Task requirements: Please format the entries below as a JSON list of strings, one string per line, skipping any blank lines and leaving the pictures out.

Data excerpts:
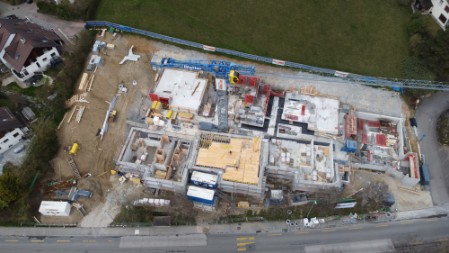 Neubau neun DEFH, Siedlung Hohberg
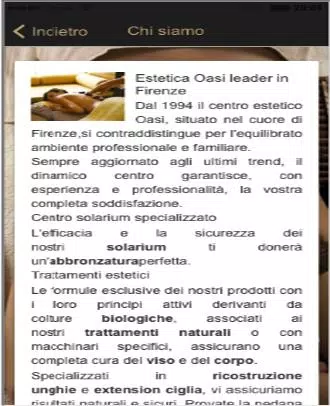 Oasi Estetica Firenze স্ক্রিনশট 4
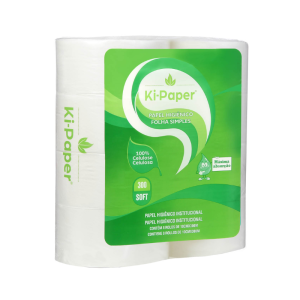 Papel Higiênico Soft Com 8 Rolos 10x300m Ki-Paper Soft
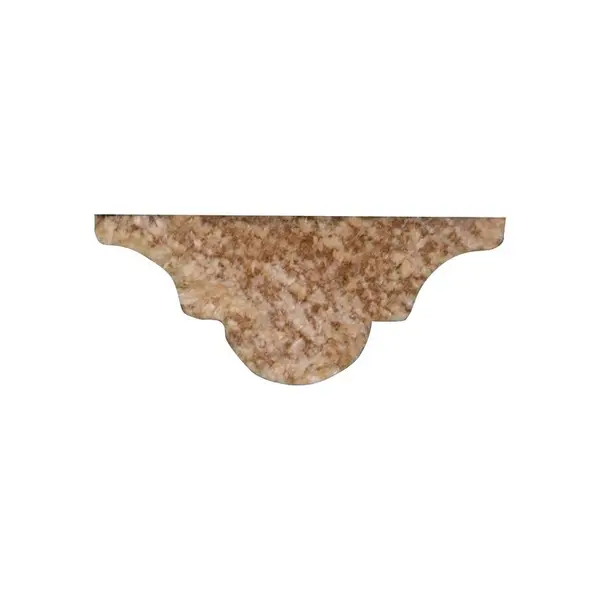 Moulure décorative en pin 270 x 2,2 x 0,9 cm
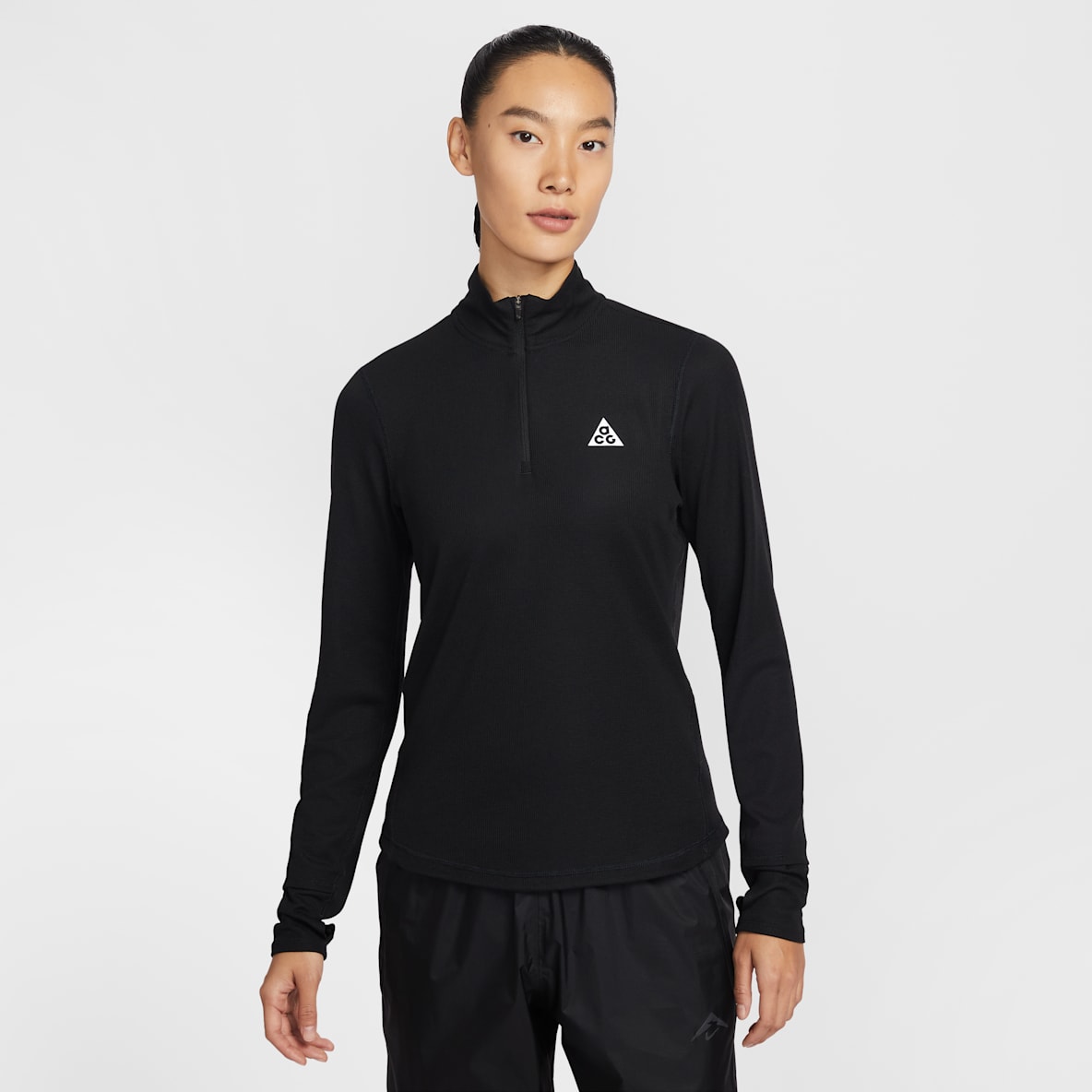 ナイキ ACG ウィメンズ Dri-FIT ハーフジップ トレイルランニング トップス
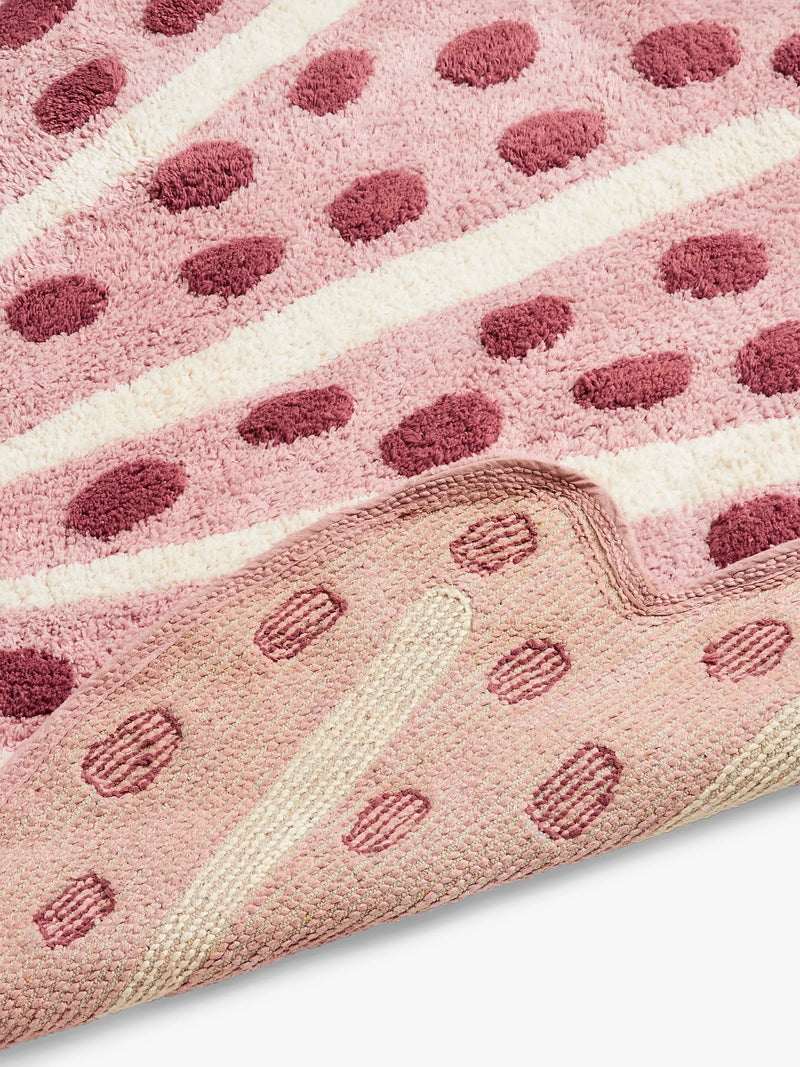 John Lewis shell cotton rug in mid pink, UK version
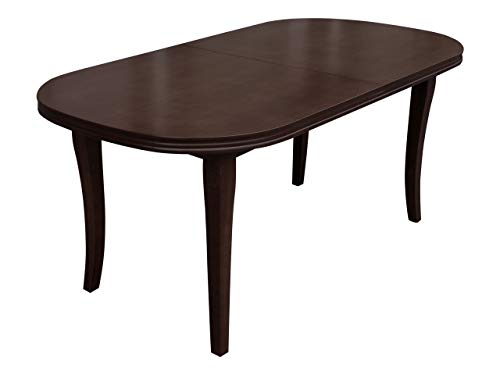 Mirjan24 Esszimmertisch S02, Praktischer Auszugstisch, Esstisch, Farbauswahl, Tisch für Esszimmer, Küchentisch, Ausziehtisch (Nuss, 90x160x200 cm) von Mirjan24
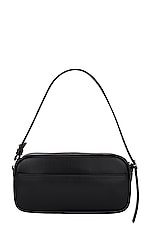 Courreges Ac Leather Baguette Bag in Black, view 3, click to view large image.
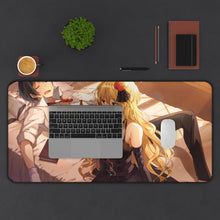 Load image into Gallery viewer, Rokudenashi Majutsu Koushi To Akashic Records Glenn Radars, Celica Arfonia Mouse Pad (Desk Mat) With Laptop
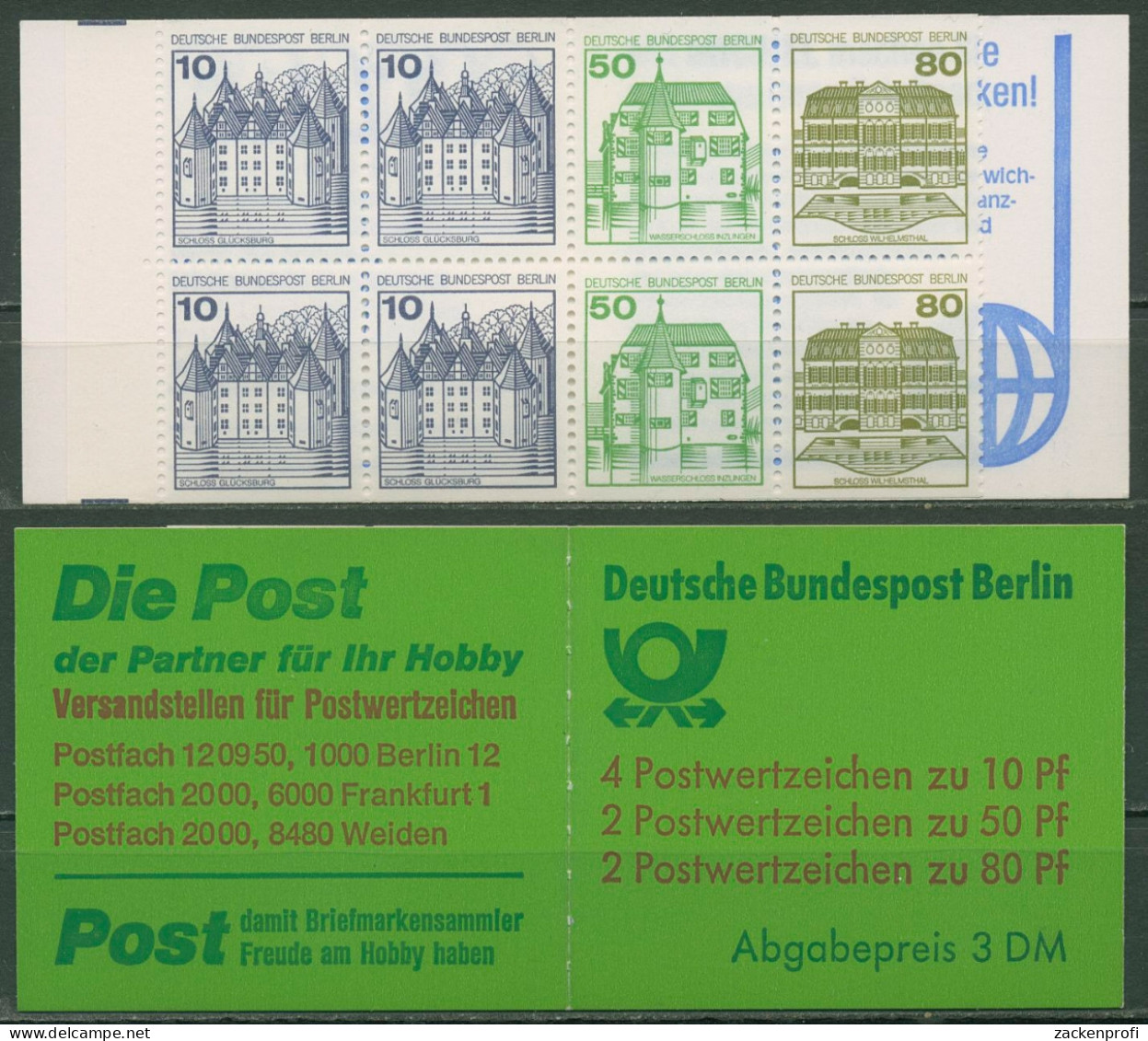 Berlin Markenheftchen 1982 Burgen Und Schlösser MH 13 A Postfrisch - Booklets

Result:
[
  " Neubau neun DEFH, Siedlung Hohberg",
  " Oasi Estetica Firenze স্ক্রিনশট 4",
  " Papel Higiênico Soft Com 8 Rolos 10x300m Ki-Paper Soft",
  " Moulure décorative en pin 270 x 2,2 x 0,9 cm",
  " ナイキ ACG ウィメンズ Dri-FIT ハーフジップ トレイルランニング トップス",
  " John Lewis shell cotton rug in mid pink, UK version",
  " Mirjan24 Esszimmertisch S02, Praktischer Auszugstisch, Esstisch, Farbauswahl, Tisch für Esszimmer, Küchentisch, Ausziehtisch (Nuss, 90x160x200 cm) von Mirjan24",
  " Courreges Ac Leather Baguette Bag in Black, view 3, click to view large image.",
  " Load image into Gallery viewer, Rokudenashi Majutsu Koushi To Akashic Records Glenn Radars, Celica Arfonia Mouse Pad (Desk Mat) With Laptop",
  " Berlin Markenheftchen 1982 Burgen Und Schlösser MH 13 A Postfrisch - Booklets"
]